JASON AKIRA SOMMA
New York City based inter-disciplinary visual artist Jason Akira Somma is an internationally lauded heretic in the world of art, renowned for “defying categorization” (Rolex Arts Initiative) and recognized as “a visual art anomaly who has done some pretty revolutionary things in the space of performance and technology,” (The Creators Project, Intel, Vice). Somma’s work explores the merging of engineering new technology, science, performance, and kinesthetics into new, autonomous media. He refers to this fusion of cross-disciplines as “Past-Modernism.”
Somma’s work has been featured in The Guggenheim Museum, New Museum, MoMA, Deitch Project (SoHo), Location 1 Gallery (SoHo), Utah Museum of Contemporary Art, CCA (Center of Contemporary Art, Glasgow), Aichi Triennale (Japan), Museum de Lakenhal (Netherlands), Chrysler Museum of Art (Norfolk, VA), Anderson Gallery (Richmond, VA), The New York Times, LA Times, Vogue Italia, V magazine, Interview magazine, Dazed & Confused magazine, Complex magazine, SPEX magazine (Germany), The Village Voice, Time Out NY, Sundance Channel, Independent Film Channel, PBS, NY Dance Film Festival, MTV Europe, American Dance Festival, Seoul (Korea) Film Festival, Cinedans Festival (Amsterdam), and the Performatica Festival (Mexico).
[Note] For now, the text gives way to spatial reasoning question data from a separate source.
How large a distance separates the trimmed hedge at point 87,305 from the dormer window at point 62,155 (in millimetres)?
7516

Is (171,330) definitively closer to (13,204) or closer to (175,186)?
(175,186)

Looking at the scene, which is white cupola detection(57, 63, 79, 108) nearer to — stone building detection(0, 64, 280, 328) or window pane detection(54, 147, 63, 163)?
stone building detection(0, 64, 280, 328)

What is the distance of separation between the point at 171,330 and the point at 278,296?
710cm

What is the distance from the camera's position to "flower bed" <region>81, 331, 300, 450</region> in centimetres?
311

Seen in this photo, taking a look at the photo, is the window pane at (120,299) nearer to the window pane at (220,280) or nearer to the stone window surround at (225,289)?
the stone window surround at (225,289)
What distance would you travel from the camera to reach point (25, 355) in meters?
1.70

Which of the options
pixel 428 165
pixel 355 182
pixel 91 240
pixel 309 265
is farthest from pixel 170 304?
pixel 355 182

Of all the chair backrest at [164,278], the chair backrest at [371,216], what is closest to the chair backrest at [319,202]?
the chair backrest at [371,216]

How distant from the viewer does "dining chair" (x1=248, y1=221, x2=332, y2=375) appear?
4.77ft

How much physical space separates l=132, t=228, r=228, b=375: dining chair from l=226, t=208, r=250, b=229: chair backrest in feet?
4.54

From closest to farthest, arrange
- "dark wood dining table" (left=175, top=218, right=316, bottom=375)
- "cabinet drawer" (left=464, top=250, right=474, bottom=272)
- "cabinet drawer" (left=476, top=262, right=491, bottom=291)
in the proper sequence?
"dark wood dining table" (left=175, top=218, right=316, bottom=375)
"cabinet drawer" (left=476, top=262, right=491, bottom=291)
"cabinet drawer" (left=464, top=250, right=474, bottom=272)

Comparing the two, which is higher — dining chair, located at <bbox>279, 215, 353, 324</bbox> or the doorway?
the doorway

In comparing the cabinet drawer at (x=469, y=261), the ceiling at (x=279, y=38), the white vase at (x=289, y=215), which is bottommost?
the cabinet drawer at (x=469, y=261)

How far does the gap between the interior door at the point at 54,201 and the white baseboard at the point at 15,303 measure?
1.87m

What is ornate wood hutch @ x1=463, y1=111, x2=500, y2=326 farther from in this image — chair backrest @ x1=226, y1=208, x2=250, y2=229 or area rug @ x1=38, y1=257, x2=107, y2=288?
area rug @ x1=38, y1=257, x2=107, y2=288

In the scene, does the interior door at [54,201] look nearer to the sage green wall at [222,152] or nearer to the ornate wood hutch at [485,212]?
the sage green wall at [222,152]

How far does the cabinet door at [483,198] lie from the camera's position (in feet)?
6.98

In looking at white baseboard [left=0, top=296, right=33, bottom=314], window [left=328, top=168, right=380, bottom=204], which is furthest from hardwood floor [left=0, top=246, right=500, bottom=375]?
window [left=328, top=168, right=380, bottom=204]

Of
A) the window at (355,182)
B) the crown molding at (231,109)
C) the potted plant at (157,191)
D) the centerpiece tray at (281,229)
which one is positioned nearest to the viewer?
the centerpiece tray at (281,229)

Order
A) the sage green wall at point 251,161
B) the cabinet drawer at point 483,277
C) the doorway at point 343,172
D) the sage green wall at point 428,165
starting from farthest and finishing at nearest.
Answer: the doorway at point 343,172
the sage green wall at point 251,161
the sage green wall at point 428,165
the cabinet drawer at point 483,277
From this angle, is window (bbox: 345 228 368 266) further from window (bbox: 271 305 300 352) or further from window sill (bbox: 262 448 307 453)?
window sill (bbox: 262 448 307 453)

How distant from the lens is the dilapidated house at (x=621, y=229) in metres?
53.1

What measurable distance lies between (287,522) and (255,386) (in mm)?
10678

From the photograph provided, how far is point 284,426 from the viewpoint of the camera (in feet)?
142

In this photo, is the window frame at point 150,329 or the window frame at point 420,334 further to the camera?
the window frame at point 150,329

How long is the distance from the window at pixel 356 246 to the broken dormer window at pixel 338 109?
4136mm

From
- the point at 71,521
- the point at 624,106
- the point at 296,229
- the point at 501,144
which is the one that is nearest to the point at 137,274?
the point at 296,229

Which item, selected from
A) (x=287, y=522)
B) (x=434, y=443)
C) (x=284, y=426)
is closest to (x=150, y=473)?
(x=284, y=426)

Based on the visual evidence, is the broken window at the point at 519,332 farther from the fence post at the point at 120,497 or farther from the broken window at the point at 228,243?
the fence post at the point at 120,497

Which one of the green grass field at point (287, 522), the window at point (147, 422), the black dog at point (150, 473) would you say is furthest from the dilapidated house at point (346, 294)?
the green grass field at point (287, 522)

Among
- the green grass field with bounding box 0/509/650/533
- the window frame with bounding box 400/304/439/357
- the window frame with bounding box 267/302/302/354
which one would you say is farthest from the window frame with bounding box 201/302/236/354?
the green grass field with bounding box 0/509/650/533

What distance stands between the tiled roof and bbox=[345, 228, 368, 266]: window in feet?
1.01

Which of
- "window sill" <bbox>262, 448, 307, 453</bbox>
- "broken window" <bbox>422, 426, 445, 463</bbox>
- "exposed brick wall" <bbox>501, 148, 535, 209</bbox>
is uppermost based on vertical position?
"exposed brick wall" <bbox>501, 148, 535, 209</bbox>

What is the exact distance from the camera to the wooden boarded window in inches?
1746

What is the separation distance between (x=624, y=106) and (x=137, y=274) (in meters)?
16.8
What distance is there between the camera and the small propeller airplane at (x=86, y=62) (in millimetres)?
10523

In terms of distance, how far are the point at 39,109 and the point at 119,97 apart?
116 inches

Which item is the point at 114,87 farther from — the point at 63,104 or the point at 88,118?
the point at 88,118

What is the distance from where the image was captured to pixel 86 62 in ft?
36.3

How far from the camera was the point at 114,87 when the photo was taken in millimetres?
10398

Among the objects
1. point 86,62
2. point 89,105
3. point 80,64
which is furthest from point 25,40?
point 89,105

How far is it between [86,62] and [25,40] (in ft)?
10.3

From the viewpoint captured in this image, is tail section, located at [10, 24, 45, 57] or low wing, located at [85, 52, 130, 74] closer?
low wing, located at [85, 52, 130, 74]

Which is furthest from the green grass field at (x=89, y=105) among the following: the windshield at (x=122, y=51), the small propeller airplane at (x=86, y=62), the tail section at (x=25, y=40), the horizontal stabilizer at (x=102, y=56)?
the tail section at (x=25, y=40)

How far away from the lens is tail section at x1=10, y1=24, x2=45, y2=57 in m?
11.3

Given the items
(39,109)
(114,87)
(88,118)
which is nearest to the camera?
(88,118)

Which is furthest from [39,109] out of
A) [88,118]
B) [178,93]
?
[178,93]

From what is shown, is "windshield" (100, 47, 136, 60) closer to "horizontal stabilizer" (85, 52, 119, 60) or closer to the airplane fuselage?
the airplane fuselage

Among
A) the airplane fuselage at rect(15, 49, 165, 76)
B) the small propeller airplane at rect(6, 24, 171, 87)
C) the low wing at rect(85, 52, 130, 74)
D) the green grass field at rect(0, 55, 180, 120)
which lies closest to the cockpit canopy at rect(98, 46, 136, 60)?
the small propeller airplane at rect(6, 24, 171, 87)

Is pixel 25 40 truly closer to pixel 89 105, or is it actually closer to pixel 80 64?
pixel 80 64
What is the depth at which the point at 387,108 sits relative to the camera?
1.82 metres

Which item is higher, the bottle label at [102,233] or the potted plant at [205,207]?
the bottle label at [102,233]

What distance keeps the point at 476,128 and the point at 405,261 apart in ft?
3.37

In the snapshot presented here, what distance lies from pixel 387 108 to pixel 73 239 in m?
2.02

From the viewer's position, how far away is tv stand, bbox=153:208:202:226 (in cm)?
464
Jason Akira Somma is the first American to receive the Rolex Arts Initiative for Dance in 2008, and has been working under the mentorship of Jiri Kylian and has continued to collaborate with Kylian on several projects to date.
Jason’s solo gallery show entitled “Phosphene Variations” premiered at the Location 1 gallery (SoHo) in 2013, and featured the very first free-floating-interactive-holograph-film installation. Spectators were invited to use the motion of their hands to control the image of floating holographs of such legendary artists as Mikhail Baryshnikov, Robert Wilson, and Carmen DeLavallade among others.
Somma has been commissioned by the Lyon Opera Ballet as well as the BBC Bigscreens Moves Festival. He was a guest artist at the Center of Contemporary Art (CCA) in Glasgow and was a featured artist at the Robert Wilson Watermill Foundation. Somma collaborated with Robert Wilson, choreographing and directing five short films shown at the Guggenheim Museum. His live dance performance “Frances Wessells, a Portrait of 91 Years” premiered at the Saddler Wells Theatre in London and the National Chaillot Theater of Paris.
Jason has been a technological consultant for a variety of institutions and esteemed artists including Marina Abramovic, Walt Disney’s Imagineers, Namesake and multibrand retailer ØDD., and the University of Glasgow in the Neuroscience department for a research study focusing on how the perception of movement affects the brain.